## QUESTÕES DE ESTUDO
**1.** No texto sobre os discursos anti-imigração, quem tem sido constantemente vigiado pela segurança nacional nos Estados Unidos?
**2.** Prossiga, por favor, o texto sobre os discursos anti-imigração a partir da última frase apresentada.

Os discursos e as mobilizações anti-imigração por grupos de direita nacionalistas e identitária têm crescido de forma intensa nos últimos anos. A expansão dos discursos nacionalistas, a que se junta a eleição de governos de direita, levou a políticas de migração mais restritivas que muitas vezes tornam a migração para fins educacionais ainda mais difícil. Ainda que as dinâmicas de racialização e estigmatização afetem alguns grupos de forma mais intensa – mulheres, negros, muçulmanos, LGBTQIA+ –, as manifestações anti-imigrantes constroem os imigrantes, de forma geral, como grupo homogéneo responsável por todos os problemas (e males) da sociedade.

Nos Estados Unidos, estudantes internacionais, especialmente muçulmanos, tem sido constantemente vigiados pela segurança nacional.

Neste discurso, os estudantes internacionais passam a ser igualados a todos os outros grupos de imigrantes: são problemáticos e os seus privilégios de grupo bem-vindo dissolvem-se em pseudo privilégios. Vários países da Europa começaram a ter discussões políticas para restringir o número de estudantes não-europeus nas instituições de ensino superior nacionais.

## DADOS FORNECIDOS
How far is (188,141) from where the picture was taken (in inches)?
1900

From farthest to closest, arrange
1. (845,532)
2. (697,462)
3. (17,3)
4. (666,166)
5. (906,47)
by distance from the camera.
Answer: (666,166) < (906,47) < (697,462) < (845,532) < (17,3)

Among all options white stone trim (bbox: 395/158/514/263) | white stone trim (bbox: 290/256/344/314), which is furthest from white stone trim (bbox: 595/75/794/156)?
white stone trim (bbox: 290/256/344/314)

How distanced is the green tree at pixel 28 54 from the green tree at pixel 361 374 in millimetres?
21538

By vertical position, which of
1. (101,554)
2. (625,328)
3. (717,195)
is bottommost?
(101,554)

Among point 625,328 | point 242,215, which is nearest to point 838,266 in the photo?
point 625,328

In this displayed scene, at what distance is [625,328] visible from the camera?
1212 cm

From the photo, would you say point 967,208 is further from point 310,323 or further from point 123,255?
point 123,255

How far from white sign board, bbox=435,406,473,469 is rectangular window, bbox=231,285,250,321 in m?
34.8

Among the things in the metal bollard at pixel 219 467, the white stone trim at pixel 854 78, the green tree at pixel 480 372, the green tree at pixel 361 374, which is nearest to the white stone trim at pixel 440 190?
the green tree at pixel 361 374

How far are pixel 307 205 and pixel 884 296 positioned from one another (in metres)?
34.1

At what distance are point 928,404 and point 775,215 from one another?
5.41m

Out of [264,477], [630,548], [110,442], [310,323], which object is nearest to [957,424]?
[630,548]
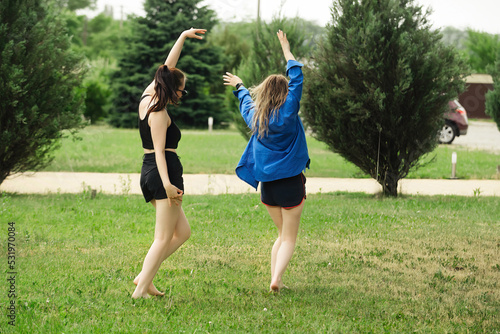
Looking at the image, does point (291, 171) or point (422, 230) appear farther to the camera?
point (422, 230)

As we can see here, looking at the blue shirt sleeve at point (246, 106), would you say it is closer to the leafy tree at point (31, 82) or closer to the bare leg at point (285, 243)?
the bare leg at point (285, 243)

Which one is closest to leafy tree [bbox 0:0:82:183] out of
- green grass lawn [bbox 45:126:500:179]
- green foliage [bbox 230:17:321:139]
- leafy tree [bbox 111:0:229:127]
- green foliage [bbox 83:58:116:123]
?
green grass lawn [bbox 45:126:500:179]

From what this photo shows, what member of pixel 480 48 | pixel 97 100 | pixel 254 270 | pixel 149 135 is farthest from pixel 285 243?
pixel 480 48

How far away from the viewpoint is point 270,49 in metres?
16.9

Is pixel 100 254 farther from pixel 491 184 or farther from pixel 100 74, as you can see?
pixel 100 74

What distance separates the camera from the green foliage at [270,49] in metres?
16.8

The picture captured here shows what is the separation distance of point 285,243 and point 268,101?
118 cm

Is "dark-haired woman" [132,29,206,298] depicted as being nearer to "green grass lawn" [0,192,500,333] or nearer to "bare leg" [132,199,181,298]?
"bare leg" [132,199,181,298]

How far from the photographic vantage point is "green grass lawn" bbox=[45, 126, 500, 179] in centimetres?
1372

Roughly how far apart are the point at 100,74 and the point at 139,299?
1221 inches

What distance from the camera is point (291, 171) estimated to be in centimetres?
483

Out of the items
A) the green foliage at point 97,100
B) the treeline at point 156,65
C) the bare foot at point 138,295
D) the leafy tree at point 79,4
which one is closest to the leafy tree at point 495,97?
the bare foot at point 138,295

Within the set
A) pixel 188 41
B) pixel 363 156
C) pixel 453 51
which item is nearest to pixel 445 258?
Answer: pixel 363 156

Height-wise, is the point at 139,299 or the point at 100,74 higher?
the point at 100,74
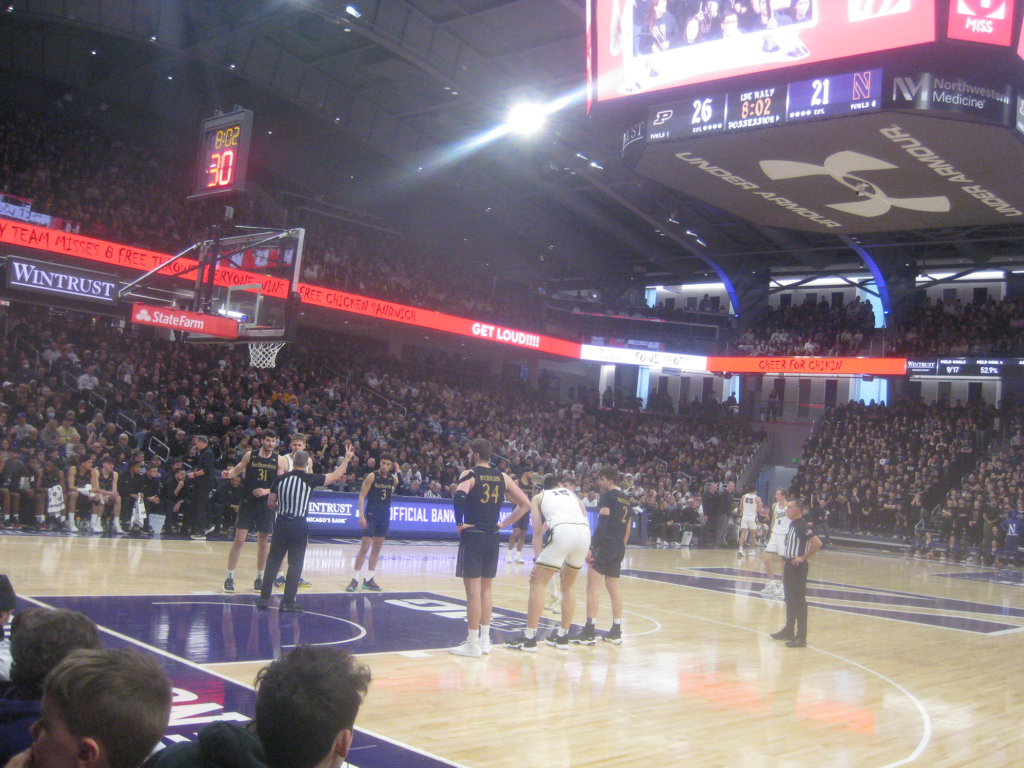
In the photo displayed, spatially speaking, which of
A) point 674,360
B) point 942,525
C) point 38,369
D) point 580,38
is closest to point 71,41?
point 38,369

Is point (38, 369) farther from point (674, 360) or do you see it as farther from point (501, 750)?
point (674, 360)

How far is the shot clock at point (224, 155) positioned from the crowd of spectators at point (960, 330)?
27.3 metres

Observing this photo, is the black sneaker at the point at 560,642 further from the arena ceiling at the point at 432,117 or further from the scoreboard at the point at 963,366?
the scoreboard at the point at 963,366

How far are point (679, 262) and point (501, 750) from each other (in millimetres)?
36541

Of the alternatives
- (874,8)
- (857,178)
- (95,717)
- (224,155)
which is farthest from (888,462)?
(95,717)

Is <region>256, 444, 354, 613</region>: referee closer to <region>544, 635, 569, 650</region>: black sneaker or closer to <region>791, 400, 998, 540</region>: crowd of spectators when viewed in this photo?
<region>544, 635, 569, 650</region>: black sneaker

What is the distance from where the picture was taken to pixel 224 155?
14375 mm

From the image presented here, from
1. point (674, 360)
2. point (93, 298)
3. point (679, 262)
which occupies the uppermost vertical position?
point (679, 262)

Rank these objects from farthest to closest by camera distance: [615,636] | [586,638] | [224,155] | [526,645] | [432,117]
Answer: [432,117] → [224,155] → [615,636] → [586,638] → [526,645]

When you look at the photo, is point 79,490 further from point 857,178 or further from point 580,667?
point 857,178

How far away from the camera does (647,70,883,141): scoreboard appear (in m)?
11.9

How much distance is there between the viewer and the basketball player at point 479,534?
809cm

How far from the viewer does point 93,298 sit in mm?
16469

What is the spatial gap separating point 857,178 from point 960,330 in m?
20.5
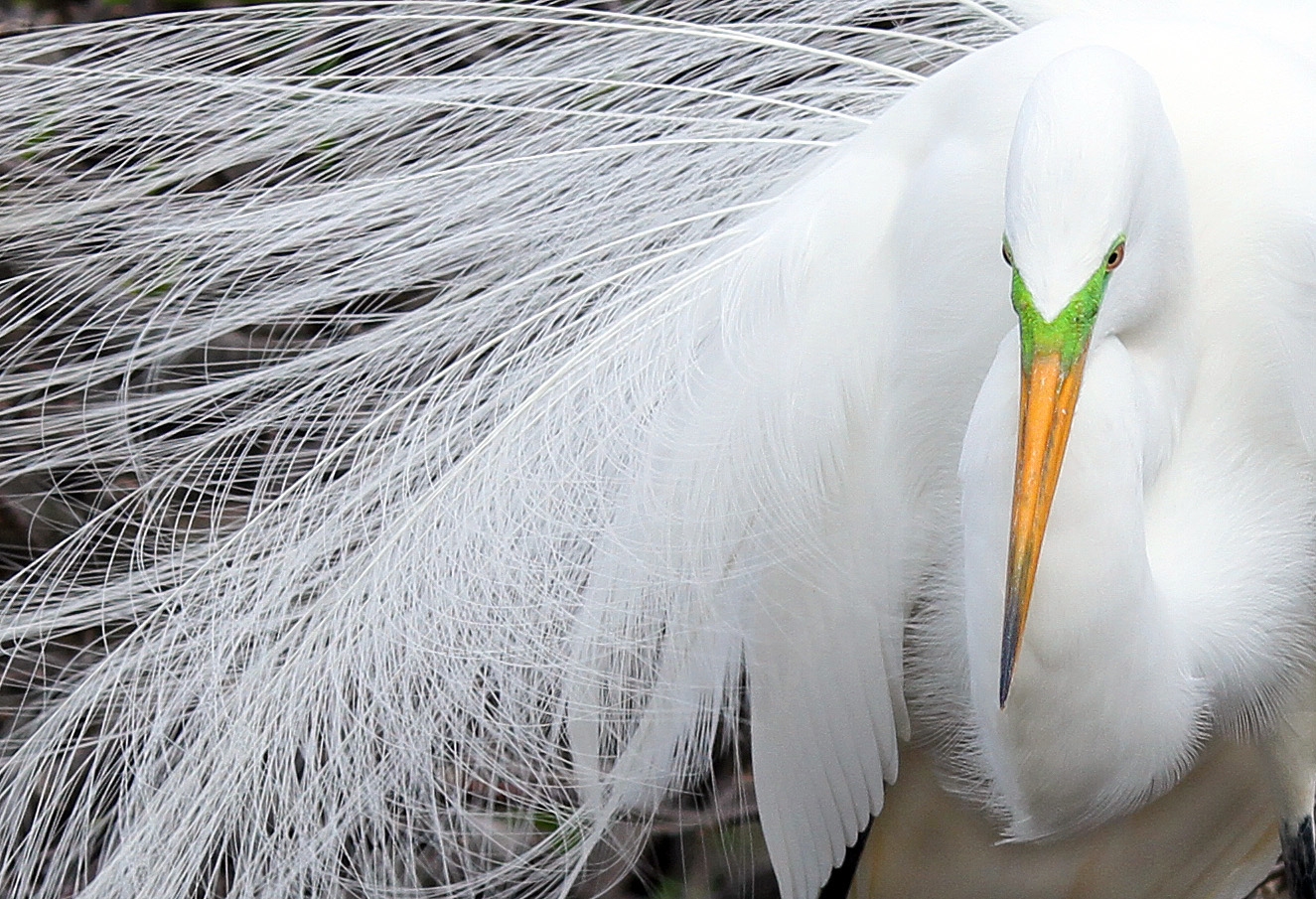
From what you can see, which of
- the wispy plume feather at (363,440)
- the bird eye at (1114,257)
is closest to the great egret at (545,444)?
the wispy plume feather at (363,440)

## RESPOSTAS
**1.** Os estudantes internacionais, especialmente os muçulmanos.

**2.**
Estas discussões centram-se no estabelecimento de leis migratórias mais rígidas para a entrada e permanência no país depois da conclusão do curso. Também tem havido mudanças nas estratégias de atração de estudantes internacionais por parte das IES, nomeadamente com a redução de cursos ensinados em inglês, exigindo conhecimento da língua local. 

Nos Estados Unidos, estudantes internacionais, especialmente muçulmanos, tem sido constantemente vigiados pela segurança nacional na sequência de alegações deste estudantes terem ligações com o terrorismo.

Resguardar a mobilidade estudantil é apoiar o direito à imigração

A internacionalização e a diversidade são fundamentais para o desenvolvimento do ensino superior. Apesar do legado da colonialidade que opera nas dinâmicas de mobilidade estudantil, a circulação de estudantes internacionais aponta igualmente para uma democratização do acesso ao ensino superior. Além de terem o potencial para contribuir para a própria descolonização e transferência do conhecimento. 

Daí que seja necessário estarmos atentos às ameaças que os discursos e mobilizações anti-imigração trazem para estas mobilidades e experiência dos estudantes internacionais nos países de acolhimento. Embora se constituam como categoria privilegiada, quando comparada com outros imigrantes, estes estudantes também estão expostos a episódios de discriminações e racismos, motivados pela retórica falaciosa, por vezes subtil, de que os estrangeiros racializados são uma ameaça para a coesão nacional e que não contribuem para o desenvolvimento do país. 

A mobilidade, tal como a educação, são direitos que devem ser garantidos em todas geografias.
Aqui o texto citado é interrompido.